The problem: Return the lines below exactly, please, from the one containing "Póster Mariposa estilo 4" through the last one, both included, and leave out any pictures.

** Opening Supplied data block **

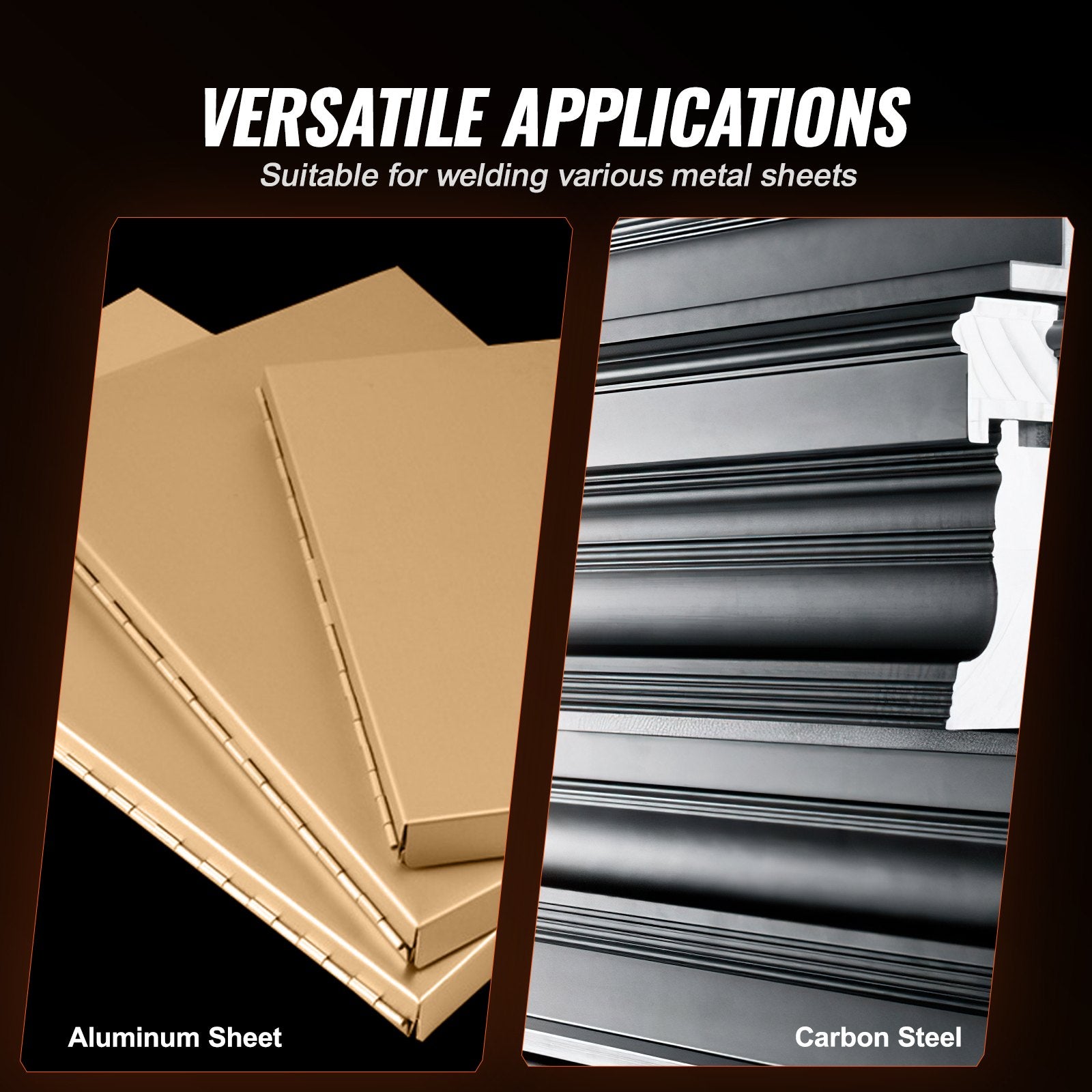 Portable Spot Welder, 1/8-inch Thick Spot Welder Machine with 8KVA Input Capacity, Handheld Welding Tip Gun Metal Sheet Spot Welding Machine for Carbon Steel, Aluminum Sheet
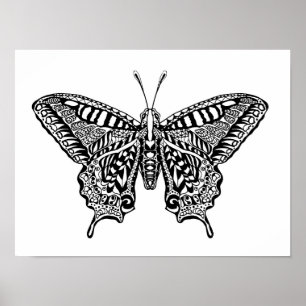 Póster Mariposa estilo 4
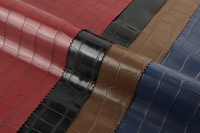 Tissu en similicuir PU extensible souple, imperméable, fourni par l'usine, pour vêtements, vestes, manteaux, pantalons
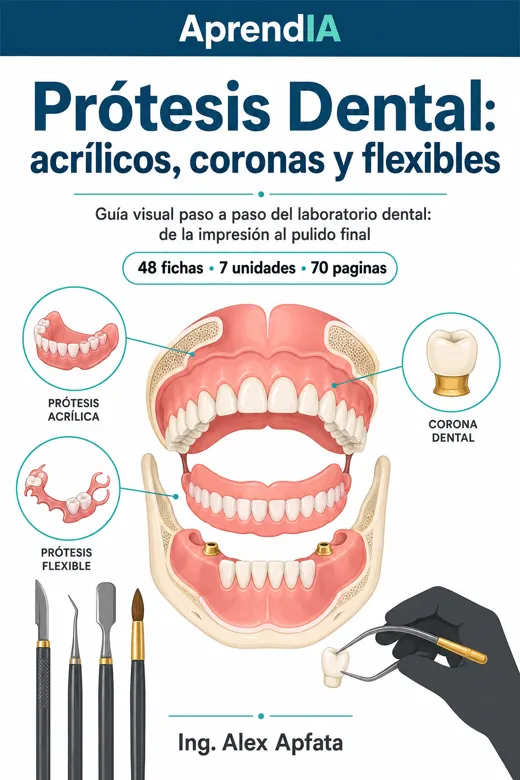 Prótesis Dental: acrílicos, coronas y flexibles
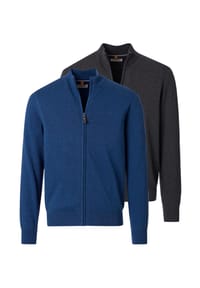 redmond - Strickjacke 2er Pack Basic - Schwarz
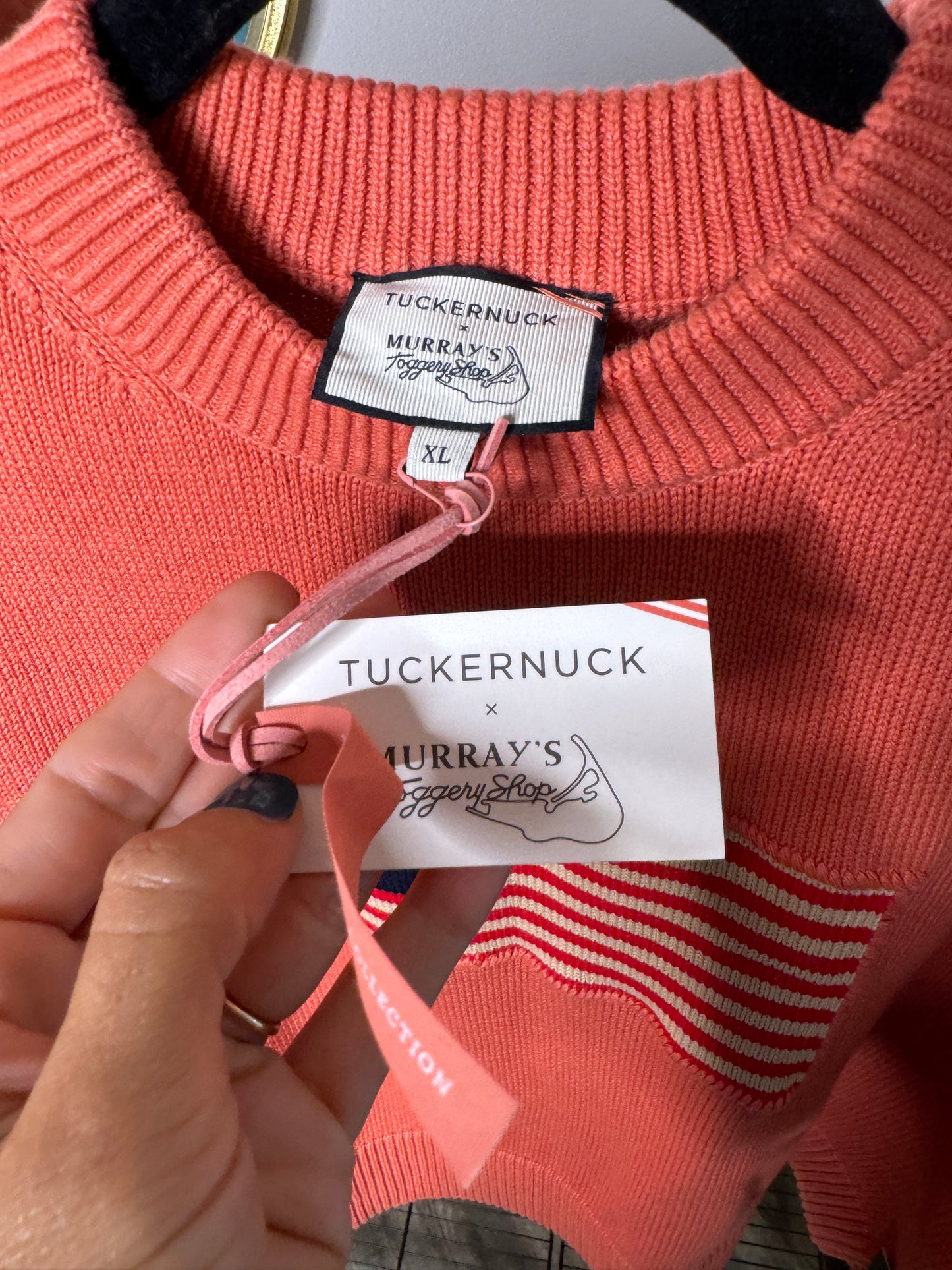 Tuckernuck x Nantucket Reds Americana Sweater size XL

** Closing Supplied data block **

Result of the task:
 Póster Mariposa estilo 4
 Tissu en similicuir PU extensible souple, imperméable, fourni par l'usine, pour vêtements, vestes, manteaux, pantalons
 Prótesis Dental: acrílicos, coronas y flexibles
 redmond - Strickjacke 2er Pack Basic - Schwarz
 Tuckernuck x Nantucket Reds Americana Sweater size XL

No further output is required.